Steam Tables and Their Importance

To solve thermodynamic problems, we rely on steam tables. These tables contain critical data about the properties of steam, including temperature, pressure, specific volume, specific enthalpy, and specific entropy. When dealing with steam in a vessel or a tank, these properties help us understand the state and behavior of the steam. For example, in the given exercise, steam tables were used to identify properties of steam at a pressure of 100 lbf/in² and a temperature of 450°F. By referencing the tables, we can accurately determine specific volumes and entropies, which are essential for the calculations needed to solve the problem.

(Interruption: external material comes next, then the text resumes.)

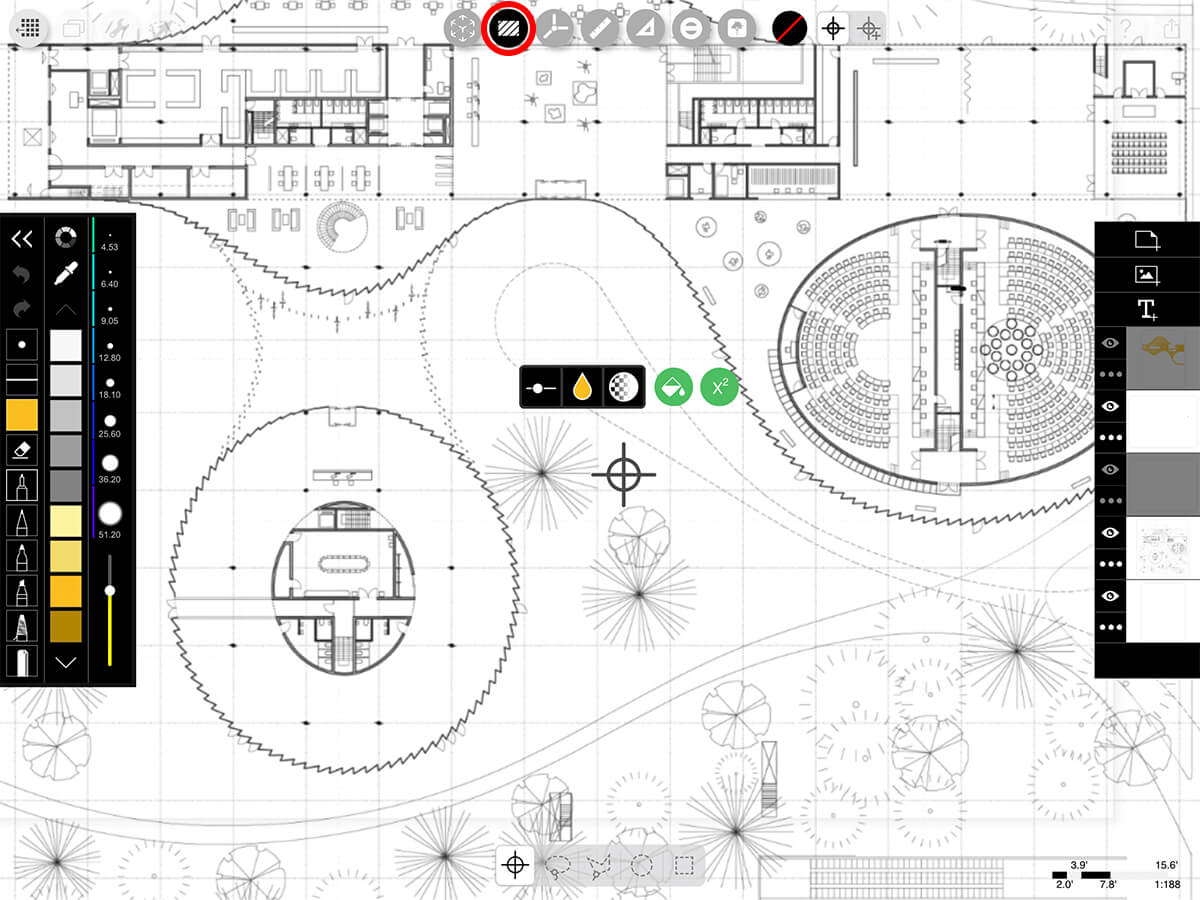 5 New Trace Features You Need to Know  by morpholio trace  Medium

Understanding Entropy Production

Entropy is a measure of the disorder or randomness in a system. When a process occurs, the entropy may change, indicating how much the system's disorder has increased or decreased. In the given exercise, the process of steam filling an evacuated tank generates entropy. The change in entropy is calculated using the specific entropy values from the steam tables. Entropy production is essential in determining the efficiency of a process. An adiabatic process, where no heat is exchanged with the surroundings, can still generate entropy if irreversible changes occur within the system. In our exercise, understanding entropy production helps us evaluate how much the steam's disorder has increased as it filled the tank.

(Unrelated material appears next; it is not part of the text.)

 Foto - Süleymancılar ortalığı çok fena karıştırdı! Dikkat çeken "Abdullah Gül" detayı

Energy Conservation in Thermodynamics

Energy conservation is a fundamental principle in thermodynamics, stating that energy cannot be created or destroyed, only transferred or converted. The exercise involves an adiabatic process, which means no heat is lost or gained by the steam. Here, the principle of energy conservation is applied to equate the initial energy of the steam in the vessel to the final energy in the tank. This ensures that the total internal energy remains constant. By using specific internal energy values from the steam tables and the fact that the process is adiabatic, we can find the final temperature and specific energy state of the steam filled into the tank.

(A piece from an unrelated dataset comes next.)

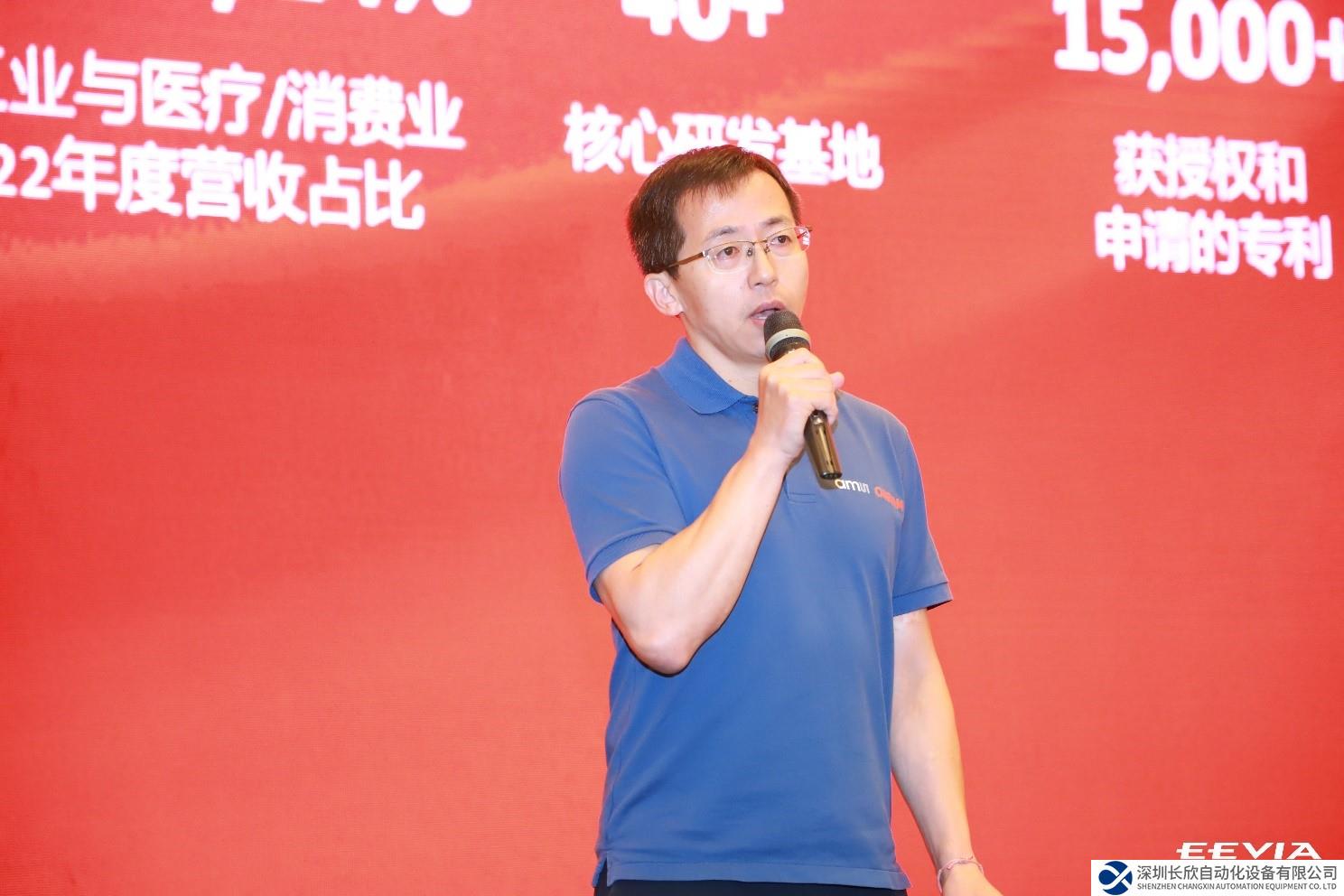 從智能表面到開源生態(tài)，艾邁斯歐司朗重塑智能座艙價值標桿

Adiabatic Process and Its Characteristics

An adiabatic process is one in which no heat is transferred to or from the system. In practical terms, it means the system is perfectly insulated. Adiabatic processes can occur rapidly, preventing heat transfer, or involve insulated boundaries. In the provided exercise, when steam fills the initially evacuated tank, the process is adiabatic. This implies the energy exchange is strictly internal, relying on properties like specific internal energy. Knowing that the process is adiabatic, we can utilize energy conservation principles, leading to specific calculations for the final state of steam using the steam tables. Understanding adiabatic processes helps in simplifying and solving thermodynamic problems where heat exchange can be neglected.